Häftling fälscht Unterschriften in der JVA in Ickern

Statt offener nun geschlossener Vollzug

Rückblickend ist es eine riesige Dummheit gewesen, das sah der 26-jährige Häftling auch ein. Der Insasse der JVA Meisenhof hatte zwei Unterschriften auf einem sogenannten „Laufzettel“ gefälscht, um einer möglichen Haftverschärfung aus dem Weg zu gehen - und erreichte genau das Gegenteil.

CASTROP-RAUXEL

, 24.08.2016, 15:49 Uhr / Lesedauer: 1 min
Auf dem JVA-Gelände gibt es einige wenige Gitterstäbe - mit dem klassischen Bild vom Gefängnis hat das aber nichts zu tun. Die Gefangenen dürfen zeitweise ins Kino gehen, einkaufen oder Verwandte und Freunde besuchen.

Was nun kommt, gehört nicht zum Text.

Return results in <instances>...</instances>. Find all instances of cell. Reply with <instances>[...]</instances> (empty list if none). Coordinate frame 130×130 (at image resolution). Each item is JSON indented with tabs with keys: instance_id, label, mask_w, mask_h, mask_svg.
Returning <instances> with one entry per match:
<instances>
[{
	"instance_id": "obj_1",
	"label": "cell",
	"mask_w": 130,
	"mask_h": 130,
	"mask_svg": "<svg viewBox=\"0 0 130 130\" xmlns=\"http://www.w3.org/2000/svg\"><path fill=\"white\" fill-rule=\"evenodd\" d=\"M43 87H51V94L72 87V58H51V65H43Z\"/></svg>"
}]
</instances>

Auf dem JVA-Gelände gibt es einige wenige Gitterstäbe - mit dem klassischen Bild vom Gefängnis hat das aber nichts zu tun. Die Gefangenen dürfen zeitweise ins Kino gehen, einkaufen oder Verwandte und Freunde besuchen.

Verlegt aus der JVA Bielefeld nach Ickern habe er die Gepflogenheiten noch nicht gekannt. Wusste nur, dass er morgens bei einem der Dienste wie Gärtnerei, Schlosserei oder Küche vorstellig werden und nach einem möglichen Einsatz fragen musste. Was mit einer Unterschrift auf dem Laufzettel bestätigt wurde. Das hatte er aber zwei Mal verschwitzt und, anstelle dies zuzugeben, die Unterschriften gefälscht.

Im Nachhinein habe er erfahren, dass er dies hätte nachholen können. Doch da war es zu spät. Die Fälschung war aufgefallen, wurde vom ihm abgestritten, später dann doch schriftlich zugegeben. Mit der Erklärung, dass er Angst vor einer Verlegung in den geschlossenen Vollzug befürchtet habe.

Alkohol beim Freigang und eine Schlägerei

Da sitzt er nun doch. Aber wegen einer anderen Sache. Er hatte bei einem Freigang Alkohol getrunken, was strikt verboten war. Und weil der dann auch noch in eine Schlägerei vor einer Disco verwickelt war – nur als Streitschlichter, wie er sagte – kam es zudem zu einem Treffen mit der Polizei. Bei der Personalfeststellung musste er anstelle des Ausweises einen Beleg der JVA vorlegen. Die dann umgehend von der Polizei informiert wurde.

Es folgte der „Abschuss“ wie es im Knastjargon heißt, die Verlegung in eine geschlossene Anstalt. Wo der 26-Jährige nun einsitzt und Besserung gelobt. Denn sein Vorstrafenregister ist beachtlich. „Ich habe nun ein Ziel vor Augen, ich werde alles in Griff bekommen“, sagte der Angeklagte. Worte, die wohl auch an die Mutter gerichtet waren, die im Zuschauerraum saß.

Diese positive Entwicklung machte sich im Urteil bemerkbar, obwohl die zahlreichen Vorstrafen negativ zu bewerten waren. Der 26-Jährige muss eine Geldstrafe von 200 Euro zahlen.